STATED TASK
Reproduce exactly the lines from the line containing "top=163, right=151, bottom=293])?" through the end of the records below, including both ends, and nothing else.

WORKING DATA
+ + + + +
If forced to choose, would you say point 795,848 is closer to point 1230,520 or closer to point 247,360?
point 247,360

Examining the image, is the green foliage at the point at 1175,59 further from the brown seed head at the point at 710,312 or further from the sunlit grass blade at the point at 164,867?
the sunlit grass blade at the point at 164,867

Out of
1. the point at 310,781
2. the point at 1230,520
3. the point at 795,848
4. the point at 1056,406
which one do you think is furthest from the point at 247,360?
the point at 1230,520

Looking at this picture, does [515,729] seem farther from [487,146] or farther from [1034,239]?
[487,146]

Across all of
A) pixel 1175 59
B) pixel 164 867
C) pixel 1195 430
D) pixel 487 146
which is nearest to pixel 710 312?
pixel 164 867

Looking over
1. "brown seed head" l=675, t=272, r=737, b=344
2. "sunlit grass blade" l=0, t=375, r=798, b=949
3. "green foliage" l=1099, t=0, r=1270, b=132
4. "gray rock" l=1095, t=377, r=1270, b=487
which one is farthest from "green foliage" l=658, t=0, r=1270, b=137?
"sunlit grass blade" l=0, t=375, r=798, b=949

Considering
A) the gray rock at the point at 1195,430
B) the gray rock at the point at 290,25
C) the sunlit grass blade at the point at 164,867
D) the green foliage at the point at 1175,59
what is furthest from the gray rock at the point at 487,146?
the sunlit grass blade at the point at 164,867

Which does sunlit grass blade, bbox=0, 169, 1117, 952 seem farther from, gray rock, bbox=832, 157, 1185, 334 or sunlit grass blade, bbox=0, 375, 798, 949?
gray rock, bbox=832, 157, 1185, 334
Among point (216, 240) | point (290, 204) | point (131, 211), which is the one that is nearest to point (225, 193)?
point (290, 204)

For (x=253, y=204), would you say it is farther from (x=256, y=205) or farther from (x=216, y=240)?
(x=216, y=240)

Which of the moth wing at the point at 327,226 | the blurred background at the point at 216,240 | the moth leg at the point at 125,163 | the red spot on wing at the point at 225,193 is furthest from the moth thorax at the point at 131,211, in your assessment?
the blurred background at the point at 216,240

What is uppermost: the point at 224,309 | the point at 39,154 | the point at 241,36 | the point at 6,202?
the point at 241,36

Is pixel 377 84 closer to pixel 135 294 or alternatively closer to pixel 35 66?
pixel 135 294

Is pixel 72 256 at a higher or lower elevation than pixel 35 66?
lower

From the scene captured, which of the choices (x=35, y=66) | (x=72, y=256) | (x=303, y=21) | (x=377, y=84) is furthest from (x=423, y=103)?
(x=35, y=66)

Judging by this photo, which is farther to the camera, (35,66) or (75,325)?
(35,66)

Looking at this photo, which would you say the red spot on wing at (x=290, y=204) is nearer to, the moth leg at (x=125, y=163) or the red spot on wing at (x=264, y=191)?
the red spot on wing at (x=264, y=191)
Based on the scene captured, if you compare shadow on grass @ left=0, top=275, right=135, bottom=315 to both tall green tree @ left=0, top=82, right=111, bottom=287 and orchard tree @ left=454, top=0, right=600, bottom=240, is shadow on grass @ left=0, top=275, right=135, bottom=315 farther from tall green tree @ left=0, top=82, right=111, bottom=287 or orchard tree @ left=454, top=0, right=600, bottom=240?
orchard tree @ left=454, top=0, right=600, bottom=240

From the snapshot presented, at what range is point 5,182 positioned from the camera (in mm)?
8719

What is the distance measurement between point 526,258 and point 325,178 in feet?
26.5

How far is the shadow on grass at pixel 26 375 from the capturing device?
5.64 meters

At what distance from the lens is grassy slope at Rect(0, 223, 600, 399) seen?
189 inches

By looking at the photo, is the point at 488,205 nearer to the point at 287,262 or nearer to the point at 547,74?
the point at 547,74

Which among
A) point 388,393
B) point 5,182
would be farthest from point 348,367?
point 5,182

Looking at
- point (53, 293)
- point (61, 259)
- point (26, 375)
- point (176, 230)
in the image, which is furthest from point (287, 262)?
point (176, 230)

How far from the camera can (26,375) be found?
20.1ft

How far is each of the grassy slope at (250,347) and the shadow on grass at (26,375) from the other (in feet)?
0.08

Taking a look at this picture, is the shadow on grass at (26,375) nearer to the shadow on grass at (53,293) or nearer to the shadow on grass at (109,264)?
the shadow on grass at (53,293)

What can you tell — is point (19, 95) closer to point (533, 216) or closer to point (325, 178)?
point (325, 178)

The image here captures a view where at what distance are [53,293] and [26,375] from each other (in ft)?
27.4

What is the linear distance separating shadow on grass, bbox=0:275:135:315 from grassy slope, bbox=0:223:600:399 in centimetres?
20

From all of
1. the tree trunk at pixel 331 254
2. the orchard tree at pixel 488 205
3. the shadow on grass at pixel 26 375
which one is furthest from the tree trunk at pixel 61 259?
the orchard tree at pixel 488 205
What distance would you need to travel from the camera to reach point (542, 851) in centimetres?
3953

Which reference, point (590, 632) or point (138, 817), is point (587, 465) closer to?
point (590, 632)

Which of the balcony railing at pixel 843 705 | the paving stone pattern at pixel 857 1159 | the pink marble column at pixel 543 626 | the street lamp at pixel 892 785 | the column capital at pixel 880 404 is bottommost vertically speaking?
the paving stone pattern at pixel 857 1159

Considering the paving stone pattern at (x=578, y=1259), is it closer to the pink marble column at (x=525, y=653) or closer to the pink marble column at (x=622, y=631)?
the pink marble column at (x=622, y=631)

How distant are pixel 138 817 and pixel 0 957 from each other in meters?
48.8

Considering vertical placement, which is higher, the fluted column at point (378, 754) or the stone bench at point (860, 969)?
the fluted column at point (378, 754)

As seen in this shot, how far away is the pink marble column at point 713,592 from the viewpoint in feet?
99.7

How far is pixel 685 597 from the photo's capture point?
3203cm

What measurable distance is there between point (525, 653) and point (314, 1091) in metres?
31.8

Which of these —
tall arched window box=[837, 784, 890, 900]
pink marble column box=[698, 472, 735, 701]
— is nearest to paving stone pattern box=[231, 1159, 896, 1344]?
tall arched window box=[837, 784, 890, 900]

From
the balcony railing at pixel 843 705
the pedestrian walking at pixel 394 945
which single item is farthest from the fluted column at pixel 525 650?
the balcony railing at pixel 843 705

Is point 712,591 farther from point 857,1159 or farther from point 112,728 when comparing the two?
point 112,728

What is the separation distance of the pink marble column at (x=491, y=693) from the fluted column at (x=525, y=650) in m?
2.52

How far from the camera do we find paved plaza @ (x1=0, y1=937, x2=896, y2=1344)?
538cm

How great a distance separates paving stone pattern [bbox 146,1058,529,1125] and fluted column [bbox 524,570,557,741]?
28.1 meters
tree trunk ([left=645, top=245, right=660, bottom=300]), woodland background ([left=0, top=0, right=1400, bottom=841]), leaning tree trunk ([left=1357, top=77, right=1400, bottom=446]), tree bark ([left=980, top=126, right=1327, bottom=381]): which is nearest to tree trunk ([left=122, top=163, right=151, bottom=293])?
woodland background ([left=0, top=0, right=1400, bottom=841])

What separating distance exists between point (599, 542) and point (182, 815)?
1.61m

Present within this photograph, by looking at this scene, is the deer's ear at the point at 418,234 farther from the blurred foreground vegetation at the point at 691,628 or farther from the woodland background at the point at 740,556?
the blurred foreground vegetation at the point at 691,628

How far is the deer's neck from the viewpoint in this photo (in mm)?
+ + + + +
WRITTEN RESPONSE
tree trunk ([left=645, top=245, right=660, bottom=300]), woodland background ([left=0, top=0, right=1400, bottom=841]), leaning tree trunk ([left=1357, top=77, right=1400, bottom=446]), tree bark ([left=980, top=126, right=1327, bottom=381]): which is nearest to tree trunk ([left=122, top=163, right=151, bottom=293])?
woodland background ([left=0, top=0, right=1400, bottom=841])

What separating distance exists between point (599, 542) and point (182, 815)?
1.61m

Present within this photograph, by looking at this scene, is the deer's ear at the point at 418,234 farther from the blurred foreground vegetation at the point at 691,628 or farther from the woodland background at the point at 740,556?
the blurred foreground vegetation at the point at 691,628

How far is the deer's neck from the viewpoint in this photo (in mm)?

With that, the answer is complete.